# Two strategies for understanding mathematics for ML
Bottom-up: Building up the concepts from foundational to more advanced. This is often the preferred approach in more technical fields, such as mathematics. This strategy has the advantage that the reader at all times is able to rely on their previously learned concepts. Unfortunately, for a practitioner many of the foundational concepts are not particularly interesting by themselves, and the lack of motivation means that most foundational definitions are quickly forgotten.
Top-down: Drilling down from practical needs to more basic requirements. This goal-driven approach has the advantage that the readers know at all times why they need to work on a particular concept, and there is a clear path of required knowledge. The downside of this strategy is that the knowledge is built on potentially shaky foundations, and the readers have to remember a set of words that they do not have any way of understanding.
We represent numerical data as vectors and represent a table of such data as a matrix. The study of vectors and matrices is called linear algebra, which we introduce in Chapter 2.

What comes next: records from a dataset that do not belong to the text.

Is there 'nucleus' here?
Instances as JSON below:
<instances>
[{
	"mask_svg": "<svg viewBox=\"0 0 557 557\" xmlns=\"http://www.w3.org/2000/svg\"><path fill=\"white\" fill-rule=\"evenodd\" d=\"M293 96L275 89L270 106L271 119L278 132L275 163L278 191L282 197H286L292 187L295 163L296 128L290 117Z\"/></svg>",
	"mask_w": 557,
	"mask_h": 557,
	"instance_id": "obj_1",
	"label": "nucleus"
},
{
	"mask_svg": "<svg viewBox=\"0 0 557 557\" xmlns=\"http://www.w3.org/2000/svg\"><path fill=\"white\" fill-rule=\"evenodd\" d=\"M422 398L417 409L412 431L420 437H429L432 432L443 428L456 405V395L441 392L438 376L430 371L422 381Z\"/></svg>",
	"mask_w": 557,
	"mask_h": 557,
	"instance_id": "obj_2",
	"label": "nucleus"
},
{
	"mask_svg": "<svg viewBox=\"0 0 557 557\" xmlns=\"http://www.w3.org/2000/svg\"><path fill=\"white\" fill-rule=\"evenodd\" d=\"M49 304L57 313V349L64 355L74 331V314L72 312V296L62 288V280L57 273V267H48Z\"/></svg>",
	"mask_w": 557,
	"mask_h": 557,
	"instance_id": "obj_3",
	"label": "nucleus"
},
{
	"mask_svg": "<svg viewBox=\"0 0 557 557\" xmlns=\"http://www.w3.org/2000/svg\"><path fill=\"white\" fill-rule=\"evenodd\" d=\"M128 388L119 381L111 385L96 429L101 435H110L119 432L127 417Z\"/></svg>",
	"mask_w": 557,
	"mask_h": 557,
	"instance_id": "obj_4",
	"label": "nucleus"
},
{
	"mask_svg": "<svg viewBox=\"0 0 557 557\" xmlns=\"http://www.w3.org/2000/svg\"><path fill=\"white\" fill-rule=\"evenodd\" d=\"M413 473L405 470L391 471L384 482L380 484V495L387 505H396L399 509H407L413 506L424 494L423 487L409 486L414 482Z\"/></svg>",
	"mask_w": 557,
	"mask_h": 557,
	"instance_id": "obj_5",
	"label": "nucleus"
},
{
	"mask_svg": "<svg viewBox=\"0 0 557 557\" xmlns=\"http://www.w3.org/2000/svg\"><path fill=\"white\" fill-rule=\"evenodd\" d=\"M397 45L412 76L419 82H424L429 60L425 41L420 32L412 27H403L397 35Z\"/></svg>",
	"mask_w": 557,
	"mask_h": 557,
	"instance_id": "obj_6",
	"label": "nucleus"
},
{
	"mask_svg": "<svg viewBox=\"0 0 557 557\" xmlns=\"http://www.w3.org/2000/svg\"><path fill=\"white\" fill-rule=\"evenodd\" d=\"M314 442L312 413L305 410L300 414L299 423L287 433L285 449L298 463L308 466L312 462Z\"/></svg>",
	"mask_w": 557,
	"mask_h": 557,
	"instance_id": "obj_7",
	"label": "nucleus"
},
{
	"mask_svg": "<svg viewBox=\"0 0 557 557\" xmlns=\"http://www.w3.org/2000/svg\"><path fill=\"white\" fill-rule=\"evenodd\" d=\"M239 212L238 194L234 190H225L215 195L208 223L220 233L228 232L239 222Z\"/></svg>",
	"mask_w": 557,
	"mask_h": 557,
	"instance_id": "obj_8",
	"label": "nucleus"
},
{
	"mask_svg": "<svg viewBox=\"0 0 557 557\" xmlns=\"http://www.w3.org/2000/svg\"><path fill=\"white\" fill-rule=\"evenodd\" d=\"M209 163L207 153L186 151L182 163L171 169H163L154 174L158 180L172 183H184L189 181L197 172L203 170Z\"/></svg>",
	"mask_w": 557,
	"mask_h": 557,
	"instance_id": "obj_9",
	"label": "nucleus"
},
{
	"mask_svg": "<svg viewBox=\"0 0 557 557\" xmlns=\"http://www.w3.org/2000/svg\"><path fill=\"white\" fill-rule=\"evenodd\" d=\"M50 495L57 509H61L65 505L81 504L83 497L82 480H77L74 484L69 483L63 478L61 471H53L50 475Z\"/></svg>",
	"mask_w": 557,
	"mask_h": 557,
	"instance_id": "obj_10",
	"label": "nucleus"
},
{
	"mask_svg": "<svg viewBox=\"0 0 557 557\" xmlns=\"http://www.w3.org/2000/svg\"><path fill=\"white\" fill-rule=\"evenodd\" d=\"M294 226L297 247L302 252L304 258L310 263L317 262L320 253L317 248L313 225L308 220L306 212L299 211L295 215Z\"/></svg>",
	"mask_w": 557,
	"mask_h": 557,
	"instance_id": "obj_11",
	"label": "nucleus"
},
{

To formalize the idea of similarity between vectors, we need to introduce operations that take two vectors as input and return a numerical value representing their similarity. The construction of similarity and distances is central to analytic geometry and is discussed in Chapter 3.
In Chapter 4, we introduce some fundamental concepts about matrices and matrix decomposition. Some operations on matrices are extremely useful in machine learning, and they allow for an intuitive interpretation of the data and more efficient learning.
We often consider data to be noisy observations of some true underlying signal. We hope that by applying machine learning we can identify the signal from the noise. This requires us to have a language for quantifying what “noise” means. We often would also like to have predictors that allow us to express some sort of uncertainty, e.g., to quantify the confidence we have about the value of the prediction at a particular test data point. Quantification of uncertainty is the realm of probability theory and is covered in Chapter 6.
To train machine learning models, we typically find parameters that maximize some performance measure. Many optimization techniques require the concept of a gradient, which tells us the direction in which to search for a solution. Chapter 5 is about vector calculus and details the concept of gradients, which we subsequently use in Chapter 7, where we talk about optimization to find maxima/minima of functions.